Over the past decade, ad companies had to rethink how they do business and acquire skills to address the Internet and mobile platforms. They are up against cash-rich and technology-savvy companies like Google Inc. and Facebook Inc. -- experts at crunching huge amounts of data to serve tailored ads to niche consumers.
“It’s a deal that makes two people happy and 130,000 and a whole bunch of clients destabilized and concerned,” said David Jones, CEO of rival Havas SA. “Clients today want us to be faster, more agile, more nimble and more entrepreneurial not bigger and more bureaucratic and more complex.”
Rothschild advised Publicis on the transaction, while Moelis & Co. is financial adviser to Omnicom.
Previous Franco-American mergers have had a mixed track record.
Sanofi’s $20 billion takeover of Genzyme Corp. in 2011 gave the French drugmaker a platform to replenish its pipeline of treatments and a vehicle to do more deals in the U.S.

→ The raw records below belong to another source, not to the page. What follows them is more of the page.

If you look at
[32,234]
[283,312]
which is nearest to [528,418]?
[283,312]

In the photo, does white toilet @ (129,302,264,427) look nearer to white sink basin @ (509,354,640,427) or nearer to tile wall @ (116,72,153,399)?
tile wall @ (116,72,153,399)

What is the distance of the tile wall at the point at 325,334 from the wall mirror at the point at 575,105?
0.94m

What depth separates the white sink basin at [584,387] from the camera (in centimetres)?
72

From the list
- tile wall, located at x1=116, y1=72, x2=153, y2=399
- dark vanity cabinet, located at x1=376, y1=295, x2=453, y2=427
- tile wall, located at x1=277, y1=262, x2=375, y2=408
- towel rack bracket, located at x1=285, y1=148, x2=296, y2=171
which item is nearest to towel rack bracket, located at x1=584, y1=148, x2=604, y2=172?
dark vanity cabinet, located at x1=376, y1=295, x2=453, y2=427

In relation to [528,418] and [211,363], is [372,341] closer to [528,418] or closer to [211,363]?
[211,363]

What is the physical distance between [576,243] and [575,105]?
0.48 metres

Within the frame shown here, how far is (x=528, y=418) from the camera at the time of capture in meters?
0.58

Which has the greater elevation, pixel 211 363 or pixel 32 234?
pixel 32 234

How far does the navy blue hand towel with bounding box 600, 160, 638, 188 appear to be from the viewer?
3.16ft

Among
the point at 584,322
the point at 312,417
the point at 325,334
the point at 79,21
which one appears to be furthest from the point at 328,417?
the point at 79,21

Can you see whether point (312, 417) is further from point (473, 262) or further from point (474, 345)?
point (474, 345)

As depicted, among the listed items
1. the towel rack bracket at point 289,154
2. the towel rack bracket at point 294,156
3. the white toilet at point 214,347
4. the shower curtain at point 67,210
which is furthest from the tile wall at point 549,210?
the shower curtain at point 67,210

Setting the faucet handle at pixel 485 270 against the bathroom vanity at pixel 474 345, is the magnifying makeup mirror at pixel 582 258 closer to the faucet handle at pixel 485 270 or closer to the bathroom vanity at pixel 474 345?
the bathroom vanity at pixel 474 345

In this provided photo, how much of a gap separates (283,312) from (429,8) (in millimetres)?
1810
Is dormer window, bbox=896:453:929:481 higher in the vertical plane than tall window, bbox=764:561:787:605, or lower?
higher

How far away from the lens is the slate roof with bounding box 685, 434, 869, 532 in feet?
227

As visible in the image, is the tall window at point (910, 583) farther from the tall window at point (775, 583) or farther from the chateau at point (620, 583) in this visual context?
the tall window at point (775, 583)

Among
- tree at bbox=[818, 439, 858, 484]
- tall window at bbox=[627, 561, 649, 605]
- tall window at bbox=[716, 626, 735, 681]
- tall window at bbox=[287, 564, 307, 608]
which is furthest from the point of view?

The 2006 merger of Alcatel SA and Lucent Technologies didn’t fare well. Years of restructuring and efforts to stem losses failed as Asian competition in the network-equipment industry intensified. Alcatel paid $11.6 billion to buy Lucent. Today, Alcatel-Lucent SA’s market value is about $4.9 billion.
In 2000, Vivendi SA bought Canada’s Seagram Co. to get its hands on Universal Studios Inc. Vivendi has since sold parts of the asset and is undergoing a strategy review to turn its focus from telecommunications back to media.
Informal discussions about a Publicis-Omnicom merger started about six months ago, with the idea coming from Levy, Wren said yesterday.
“This started out as a joke, but the more we looked at the idea the less we thought it was stupid,” Levy said.